Три разговора о войне, прогрессе и конце всемирной истории
Шрифт:
КНЯЗЬ. Ну?
Г[-н] Z. Ну так как же? Значит, «нравственный порядок», или правда, или воля Божия, очевидно, сами собою в мире не осуществляются…
ПОЛИТИК. Вот наконец на дело похоже. Если зло существует, то значит, боги или не могут, или не хотят ему помешать, а в обоих случаях богов, как всемогущих и благих сил, вовсе нет. Старо, но верно.
ДАМА. Ах, что это вы!
ГЕНЕРАЛ. Вот ведь до чего договорились. «Пофилософствуй, ум вскружится!»
КНЯЗЬ. Ну, это плохая философия! Как будто Божья воля связана с какими-нибудь нашими представлениями о добре и зле!
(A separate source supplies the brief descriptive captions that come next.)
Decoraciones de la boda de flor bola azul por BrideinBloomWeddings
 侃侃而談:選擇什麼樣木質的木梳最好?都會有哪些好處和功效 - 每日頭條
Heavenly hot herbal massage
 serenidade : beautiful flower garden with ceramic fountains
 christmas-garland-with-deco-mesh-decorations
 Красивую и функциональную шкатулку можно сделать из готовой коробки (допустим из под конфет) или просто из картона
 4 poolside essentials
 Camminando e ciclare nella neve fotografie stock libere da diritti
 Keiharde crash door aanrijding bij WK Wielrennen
Г[-н] Z. С какими-нибудь представлениями не связана, но с истинным понятием добра связана теснейшим образом. Иначе
КНЯЗЬ. Почему это?
Г[-н] Z. Да ведь если, по-вашему, для божества все равно, что сильный мерзавец под влиянием зверской страсти истребляет слабое существо, то ведь и подавно божество ничего не может иметь против того, чтобы под влиянием сострадания кто-нибудь из нас истребил мерзавца. Ведь не станете же вы защищать такую нелепость, что только убийство слабого и безобидного существа не есть зло перед Богом, а убийство сильного и злого зверя есть зло.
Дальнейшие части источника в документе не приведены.